→ **Text provided**:
┌──

Big duh, on my part  You're right. How would they send the signal if I was on the phone with them? Doesn't make sense, does it? From what I gathered, though, they do send a signal to your R15 to activate its DVR services. I was also going to mention the caller ID... but since it's not working correctly on either of my R15s I put it aside... I never really had much of a hassle with any of my installers about a phone line being near any receiver.


----------



## paulman182 (Aug 4, 2006)

My installer told my wife D* would hold back $70 of his install fee if he did not connect the receivers to a phone line. He ran three new phone lines to my bedrooms and living room. Honest!


----------



## qwerty (Feb 19, 2006)

They get paid by the install. If they come to your house, they're going to do (pretty much) what it takes. I'm suprised at running phone lines, though. I would think someone is assuming some liability if something were to go wrong.


----------



## paulman182 (Aug 4, 2006)

└──

→ **Data shown**:

┌──

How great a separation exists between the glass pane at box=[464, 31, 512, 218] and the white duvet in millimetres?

└──

→ **Short exercise 1**:
Summarize the forum thread about satellite receiver installers and phone lines, which appears before the data, in exactly three sentences.
→ **Short exercise 2**:
Write the next part of the forum thread about satellite receiver installers and phone lines, beginning after its final line.

→ **Exercise answer 1**:
One poster concedes that the provider couldn't send a signal during a phone call, but says they gathered that a signal is sent to the R15 to activate its DVR services, and notes that installers never made much of an issue about having a phone line near a receiver. Another poster, paulman182, says his installer told his wife that D* would hold back $70 of the install fee if the receivers weren't connected to a phone line, so the installer ran three new phone lines to the bedrooms and living room. A third poster, qwerty, answers that installers are paid by the install and will do pretty much what it takes, but is surprised at the running of phone lines, since someone would be assuming liability if something went wrong.

→ **Exercise answer 2**:
Something did go wrong. He stripped too much wire back inside the phone box and the line shorted out the next day--no phone till I got home to fix it.

However, his install was a lot neater-looking that mine would have been, and I was happy to get phone jacks in those locations with no work on my part.

Don't mean to hijack the thread--I guess this is not off-topic. Tomorrow I'm supposed to have an additional R15 installed in a room with no phone line. If a different installer comes, he'll probably not put a phone jack in, right? That is an unusual thing?


----------



## jpl (Jul 9, 2006)

I don't want to get off-topic either, but one quick tale. When we got our tivo installed 3 years ago, the installer did some work with our phone lines as well... at least I THINK it was him. Either that, or some stranger broke into our house and did the work  Before we signed up for D* (4 years ago) I heard that we needed phones near each receiver, so I tapped into our phone line and installed them myself. The splicing I did was less than professional - I, uh, used electrical tape to make the connection. It's all in my crawl space so I didn't worry about it.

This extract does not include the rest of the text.